I did not mean to imply that you consider cudaMemcpy2D inappropriately named. I am merely saying that anybody who thinks “2D” in the name of this function implies collection-of-vectors storage is wide off the mark, and through no fault of the engineer who decided on the name of this API call (no, it wasn’t me :-)

Maybe someone can pinpoint the (text)book that lead to a conflation of 2D arrays and collections of vectors in programmers’ minds.

The attempted use of cudaMemcpy2D with collection-of-vectors storage leads to questions with such frequency that I think it would warrant the addition of a sticky post to this forum. I have answered variants of that question at least half a dozen times, probably more than that.

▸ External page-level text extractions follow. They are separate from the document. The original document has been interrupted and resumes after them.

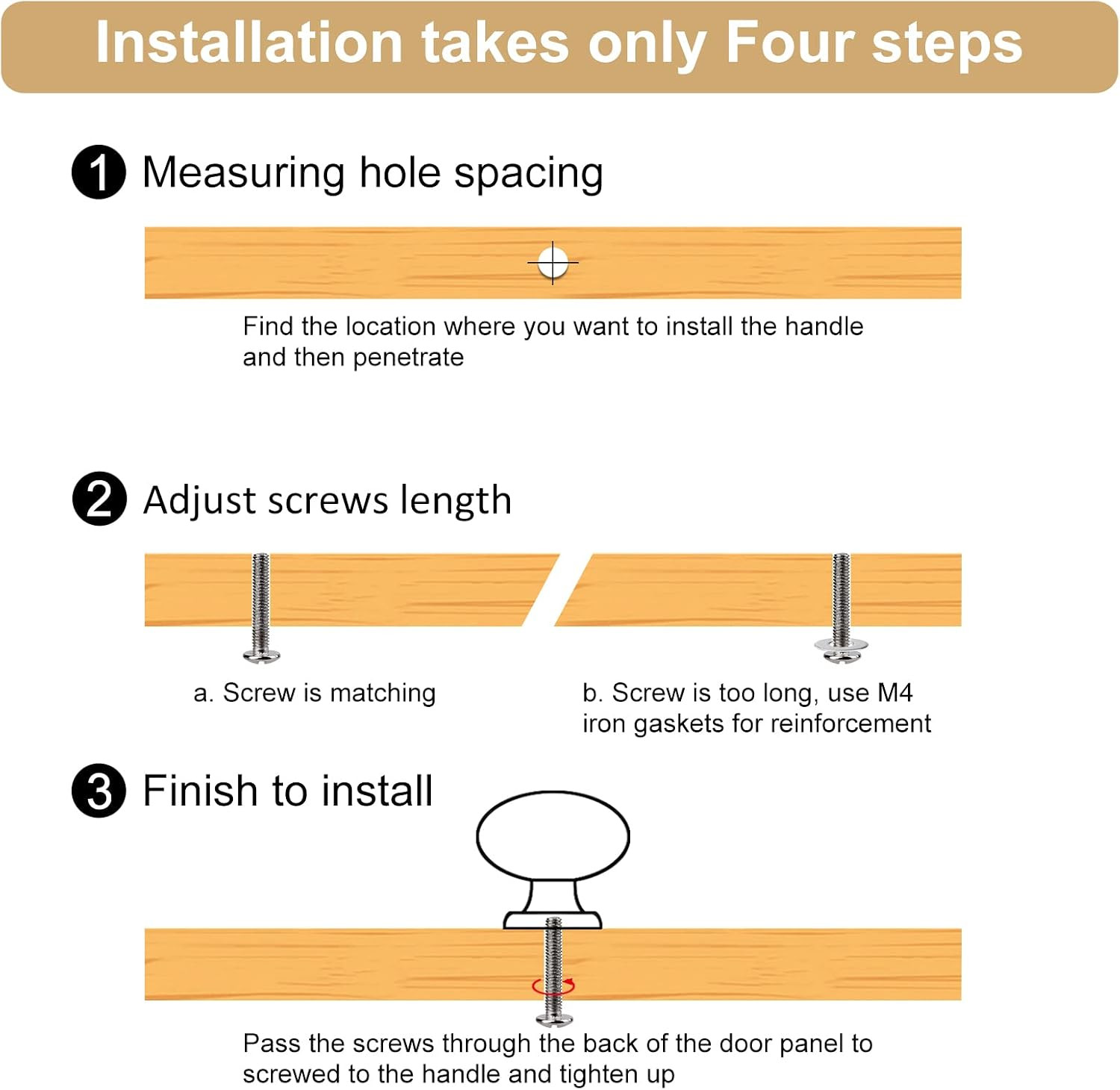 Installation takes only Four steps

1 Measuring hole spacing

Find the location where you want to install the handle and then penetrate

2 Adjust screws length

a. Screw is matching

b. Screw is too long, use M4 iron gaskets for reinforcement

3 Finish to install

Pass the screws through the back of the door panel to screwed to the handle and tighten up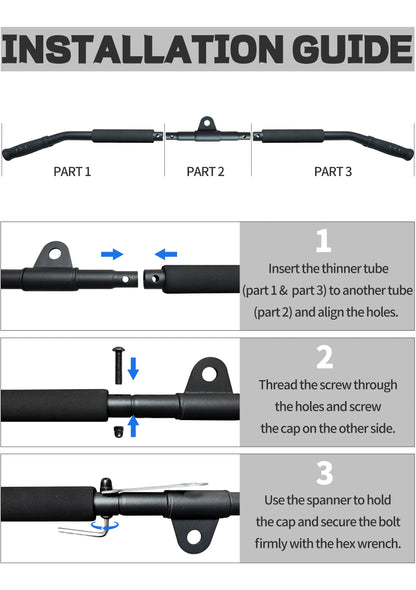 INSTALLATION GUIDE

PART 1

PART 2

PART 3

1

Insert the thinner tube (part 1 & part 3) to another tube (part 2) and align the holes.

2

Thread the screw through the holes and screw the cap on the other side.

3

Use the spanner to hold the cap and secure the bolt firmly with the hex wrench.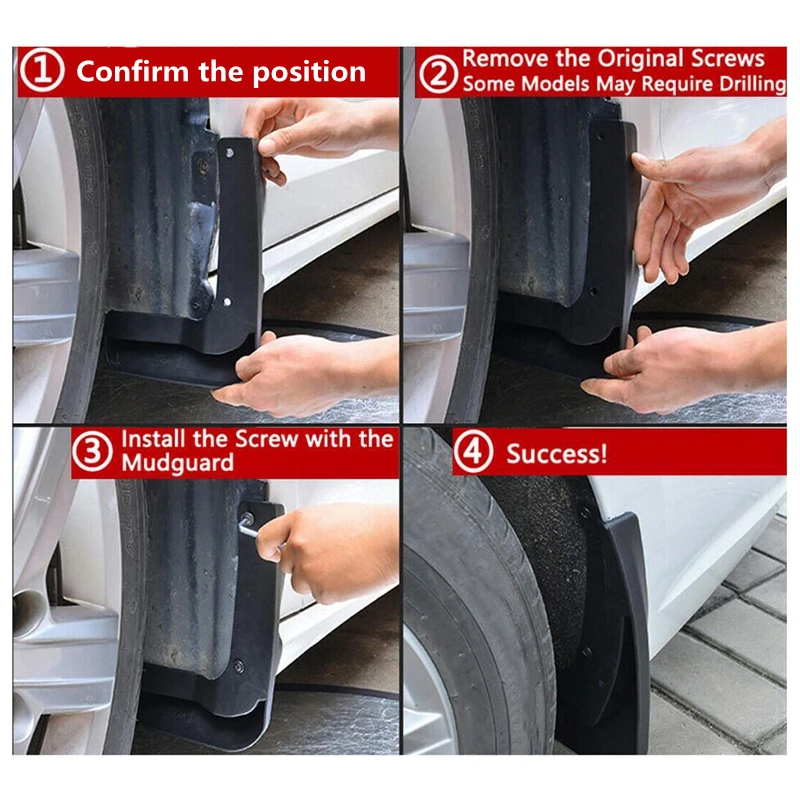 ① Confirm the position

② Remove the Original Screws
Some Models May Require Drilling

③ Install the Screw with the Mudguard

④ Success!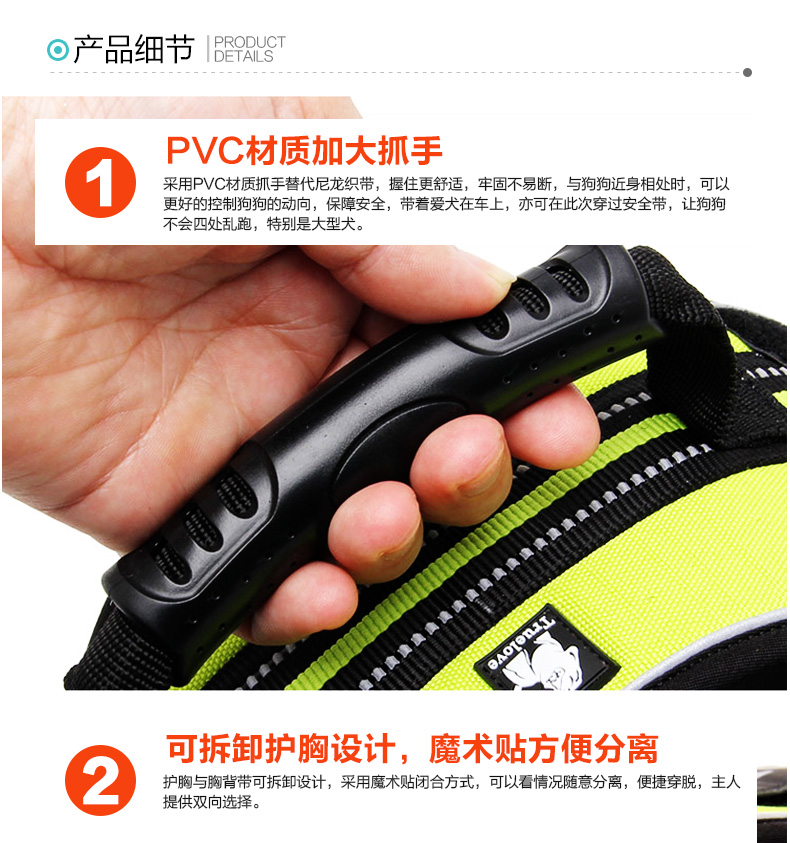 产品细节 PRODUCT DETAILS

1

PVC材质加大抓手

采用PVC材质抓手替代尼龙织带，握住更舒适，牢固不易断，与狗狗近身相处时，可以更好的控制狗狗的动向，保障安全，带着爱犬在车上，亦可在此次穿过安全带，让狗狗不会四处乱跑，特别是大型犬。

Truelove

2

可拆卸护胸设计，魔术贴方便分离

护胸与胸背带可拆卸设计，采用魔术贴闭合方式，可以看情况随意分离，便捷穿脱，主人提供双向选择。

Thank you guys. It was just the way i was flattening my array which were wrong.
Here is a better code:

int j;
	int flat_index=0;
	for(int i=0;i<i_line;i++){
		j=0;
		while(j<j_line){
			dataline[flat_index]=linedata[i][j];
			j++;
			flat_index++;
		}
	}
	flat_index=0;
	double* databus= new(double[i_bus*j_bus]);
	for(int i=0;i<i_bus;i++){
		j=0;
		while(j<j_bus){
			databus[flat_index]=busdata[i][j];
			j++;
			flat_index++;
		}
	}